## TAREFA 1
Segundo o texto fornecido, porque é que a legislação alarga progressivamente o prazo a partir do qual se atinge a idade da reforma? Responda em uma a três frases.
## TAREFA 2
Retome o texto sobre o declínio cognitivo na população ativa mais envelhecida, continuando a partir do ponto em que termina.

## TEXTO FORNECIDO
☆ ☆ ☆ ☆ ☆

INTRODUÇÃO
O facto de a população mundial, na generalidade dos países, estar a atingir patamares de maior longevidade, pelos melhores cuidados médicos e melhores condições gerais de vida, simultaneamente, torna-se mais complicado os sistemas de segurança social conseguirem as verbas necessárias para manterem os apoios económicos que fornecem, pelo que a legislação alarga progressivamente o prazo a partir da qual se pode atingir a idade da reforma. Para além disso, a subida do custo de vida em muitos países faz com que indivíduos de mais idade, por vezes já reformados, regressem ao mercado de trabalho, para obtenção de uma verba adicional que lhe permita sobreviver ou viver um pouco melhor. Torna-se por isso pertinente analisar de que forma o Declínio Cognitivo poderá interagir com a capacidade de trabalho e outras variáveis ocupacionais.
METODOLOGIA
Em função da metodologia PICo, foram considerados:
-P (population): população ativa mais envelhecida
-I (interest): reunir conhecimentos relevantes sobre de que forma o Declínio Cognitivo (DC) poderá modelar a capacidade de trabalho e restantes variáveis em contexto ocupacional
-C (context): saúde e segurança ocupacionais aplicadas a trabalhadores com algum patamar de DC
Assim, a pergunta protocolar será: De que forma o DC é prevalente na população ativa e até que ponto este pode modular variáveis relevantes a nível laboral?

☆ ☆ ☆ ☆ ☆

## INFORMAÇÃO

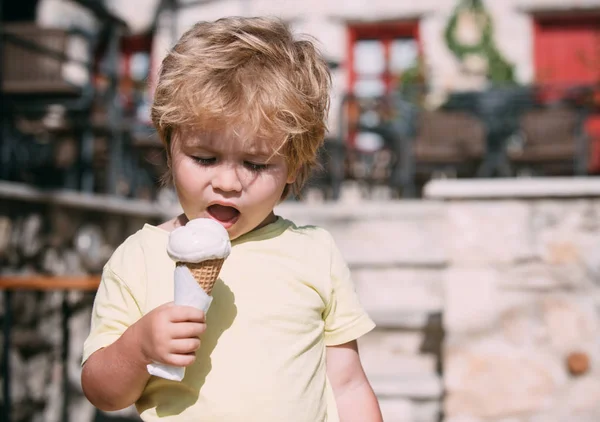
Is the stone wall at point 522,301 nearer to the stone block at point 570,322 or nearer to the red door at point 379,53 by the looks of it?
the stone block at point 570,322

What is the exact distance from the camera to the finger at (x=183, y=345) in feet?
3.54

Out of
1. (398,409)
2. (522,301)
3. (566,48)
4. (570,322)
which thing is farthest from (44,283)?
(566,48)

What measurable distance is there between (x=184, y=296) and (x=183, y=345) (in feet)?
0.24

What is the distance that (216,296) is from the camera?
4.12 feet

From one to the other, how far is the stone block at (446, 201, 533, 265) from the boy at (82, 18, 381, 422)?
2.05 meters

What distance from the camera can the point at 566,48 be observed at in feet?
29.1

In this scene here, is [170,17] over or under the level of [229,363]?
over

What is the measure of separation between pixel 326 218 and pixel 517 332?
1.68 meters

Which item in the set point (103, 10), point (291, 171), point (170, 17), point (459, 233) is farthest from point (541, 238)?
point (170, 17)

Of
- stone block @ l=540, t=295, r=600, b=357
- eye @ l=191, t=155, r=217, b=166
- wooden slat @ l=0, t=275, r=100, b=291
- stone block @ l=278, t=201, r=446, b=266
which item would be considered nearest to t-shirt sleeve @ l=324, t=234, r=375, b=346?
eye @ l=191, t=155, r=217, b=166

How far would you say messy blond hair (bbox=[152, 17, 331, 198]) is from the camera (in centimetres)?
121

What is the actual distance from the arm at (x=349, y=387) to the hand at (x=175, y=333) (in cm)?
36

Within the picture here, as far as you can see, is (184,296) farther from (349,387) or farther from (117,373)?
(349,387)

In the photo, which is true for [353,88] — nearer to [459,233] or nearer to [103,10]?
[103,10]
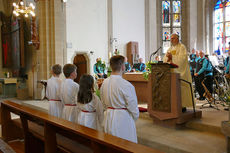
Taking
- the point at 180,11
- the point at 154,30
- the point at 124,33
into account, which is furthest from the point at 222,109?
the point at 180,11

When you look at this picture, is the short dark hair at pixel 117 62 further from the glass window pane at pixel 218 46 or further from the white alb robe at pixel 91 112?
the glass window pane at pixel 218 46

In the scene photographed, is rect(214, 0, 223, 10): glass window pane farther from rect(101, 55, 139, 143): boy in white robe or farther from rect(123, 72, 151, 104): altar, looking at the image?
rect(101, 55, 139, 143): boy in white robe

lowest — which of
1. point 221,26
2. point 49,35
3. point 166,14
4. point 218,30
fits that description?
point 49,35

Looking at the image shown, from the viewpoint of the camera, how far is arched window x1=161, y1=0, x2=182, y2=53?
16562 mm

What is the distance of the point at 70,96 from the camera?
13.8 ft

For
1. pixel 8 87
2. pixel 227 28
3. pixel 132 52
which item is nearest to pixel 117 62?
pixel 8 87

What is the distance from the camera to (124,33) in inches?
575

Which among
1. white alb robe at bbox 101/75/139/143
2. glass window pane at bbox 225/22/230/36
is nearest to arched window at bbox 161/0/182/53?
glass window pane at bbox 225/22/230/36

☆ ☆ ☆ ☆ ☆

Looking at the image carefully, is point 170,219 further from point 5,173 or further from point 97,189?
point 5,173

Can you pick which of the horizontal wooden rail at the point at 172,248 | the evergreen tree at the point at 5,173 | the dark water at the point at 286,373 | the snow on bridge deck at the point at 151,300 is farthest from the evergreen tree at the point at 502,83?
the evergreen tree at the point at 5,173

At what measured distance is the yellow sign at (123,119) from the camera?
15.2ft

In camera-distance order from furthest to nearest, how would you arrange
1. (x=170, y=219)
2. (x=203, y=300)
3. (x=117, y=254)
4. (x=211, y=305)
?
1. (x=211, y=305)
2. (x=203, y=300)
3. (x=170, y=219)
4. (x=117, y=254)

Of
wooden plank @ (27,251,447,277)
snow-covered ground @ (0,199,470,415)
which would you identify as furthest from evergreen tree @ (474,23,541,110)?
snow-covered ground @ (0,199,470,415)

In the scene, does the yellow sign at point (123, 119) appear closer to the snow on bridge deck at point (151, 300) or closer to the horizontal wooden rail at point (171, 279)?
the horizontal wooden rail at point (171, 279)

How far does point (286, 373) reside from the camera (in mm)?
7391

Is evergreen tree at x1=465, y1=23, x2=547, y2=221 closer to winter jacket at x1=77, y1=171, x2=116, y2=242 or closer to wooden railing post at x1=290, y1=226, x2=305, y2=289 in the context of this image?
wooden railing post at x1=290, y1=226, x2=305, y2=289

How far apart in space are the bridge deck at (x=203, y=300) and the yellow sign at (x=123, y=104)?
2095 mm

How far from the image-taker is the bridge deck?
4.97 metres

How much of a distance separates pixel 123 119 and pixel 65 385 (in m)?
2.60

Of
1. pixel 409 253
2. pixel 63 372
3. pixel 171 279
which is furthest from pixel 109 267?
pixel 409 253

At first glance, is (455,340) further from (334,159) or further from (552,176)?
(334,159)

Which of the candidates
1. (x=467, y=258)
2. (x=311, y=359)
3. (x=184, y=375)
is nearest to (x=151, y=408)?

☆ ☆ ☆ ☆ ☆

## RESPOSTA 1
A população mundial está a atingir patamares de maior longevidade, graças a melhores cuidados médicos e melhores condições gerais de vida. Por isso, torna-se mais complicado os sistemas de segurança social conseguirem as verbas necessárias para manterem os apoios económicos que fornecem.

## RESPOSTA 2
Foi realizada uma pesquisa em abril de 2023 nas bases de dados “CINALH plus with full text, Medline with full text, Database of Abstracts of Reviews of Effects, Cochrane Central Register of Controlled Trials, Cochrane Database of Systematic Reviews, Cochrane Methodology Register, Nursing and Allied Health Collection: comprehensive, MedicLatina e RCAAP”.
No quadro 1 podem ser consultadas as palavras-chave utilizadas nas bases de dados.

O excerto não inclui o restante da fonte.